Outside of the $50 million which had meanwhile been authorized for relief in Italy by UNRRA, no funds were available beyond the amount transferred to the Army for its use in dealing with the situation in Italy. This called for a rehabilitation program outside the scope of the Lend-Lease Act.
In Poland, Yugoslavia, Czechoslovakia, and Greece there were no provisions for Lend-Lease because none of these countries was either participating in the war with Japan or aiding in the redeployment of American troops. UNRRA was operating in those countries, and partial immediate relief was being furnished, but no method existed by which these countries might finance the materials and supplies which they needed to restore their industry and transportation facilities.
To meet these conditions, I recommended an expansion of the Export-Import Bank. I suggested an increase of the Bank’s lending power to $3.5 billion, which would make available an additional $2.8 billion that could be loaned during the coming year. This amount, I believed, was sufficient for the needs that could reasonably be met during that period. Once we had some experience in lending this money in postwar Europe, I felt that we would be in a much better position to make an intelligent presentation to the Congress as to the needs of various European countries for financial aid.
It was my plan to go to Congress with a request for funds that would be necessary to meet each year’s needs rather than to make long-term commitments that would involve this country in obligations to finance a foreign country by making disbursements over a long period of time.

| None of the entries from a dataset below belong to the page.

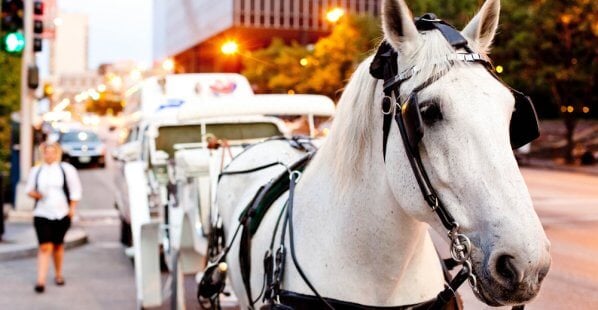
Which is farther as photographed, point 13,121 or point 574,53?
point 574,53

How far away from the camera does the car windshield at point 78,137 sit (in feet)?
108

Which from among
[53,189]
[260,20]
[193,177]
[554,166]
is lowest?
[554,166]

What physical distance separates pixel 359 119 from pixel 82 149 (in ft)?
102

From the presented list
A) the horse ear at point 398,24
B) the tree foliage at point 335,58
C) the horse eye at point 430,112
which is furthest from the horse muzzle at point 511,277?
the tree foliage at point 335,58

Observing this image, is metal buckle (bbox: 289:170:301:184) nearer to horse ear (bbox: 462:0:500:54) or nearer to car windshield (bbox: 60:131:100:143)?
horse ear (bbox: 462:0:500:54)

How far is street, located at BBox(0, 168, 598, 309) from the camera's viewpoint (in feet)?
22.3

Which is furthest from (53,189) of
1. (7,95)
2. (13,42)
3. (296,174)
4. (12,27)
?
(7,95)

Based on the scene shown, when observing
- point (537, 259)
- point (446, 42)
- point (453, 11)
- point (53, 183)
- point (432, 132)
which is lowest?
point (53, 183)

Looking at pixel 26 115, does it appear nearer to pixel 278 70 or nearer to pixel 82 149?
pixel 82 149

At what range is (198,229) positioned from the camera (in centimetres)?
537

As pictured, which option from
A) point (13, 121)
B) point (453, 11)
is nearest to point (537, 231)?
point (13, 121)

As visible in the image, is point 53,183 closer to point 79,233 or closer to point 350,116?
point 79,233

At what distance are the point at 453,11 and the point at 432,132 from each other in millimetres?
40065

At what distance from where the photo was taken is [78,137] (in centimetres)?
3303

I made a fundamental distinction between powers that I requested during wartime and those that I expected during peacetime. As I mentioned before in connection with Lend-Lease appropriations, I felt all along that Congress should have given the President authority there for the duration of hostilities instead of renewing the legislation periodically.
When a nation is at war, its leader, who has the responsibility of winning the war, ought to have all the tools available for that purpose. I felt that it was imperative, in dealing with the postwar requirements of Europe, that the United States develop a well-rounded coordinated policy rather than attempt to do an unintegrated job through a misuse of Lend-Lease.
When the conflict was all over, and we had reached the point where the emergency war powers expired, we would be faced with the problems of rehabilitation of many areas of the world. But a European recovery program would be an entirely different matter from wartime Lend-Lease. I thought at the time that this could be handled on the basis of the information which could be sent to the Congress and reviewed year by year as economic conditions improved.
The story of Lend-Lease is a monument to the genius of Franklin Roosevelt. A President could no more get the Congress to make an outright loan of $42 billion to foreign countries, even to win a war, than he could fly to the moon, but Roosevelt accomplished the same thing through the idea of Lend-Lease. The money spent for Lend-Lease unquestionably meant the saving of a great many American lives. Every soldier of Russia, England, and Australia, who had been equipped by Lend-Lease means to go into that war reduced by that much the dangers that faced our young men in the winning of it. We may never get the money back, but the lives we saved are right here in America.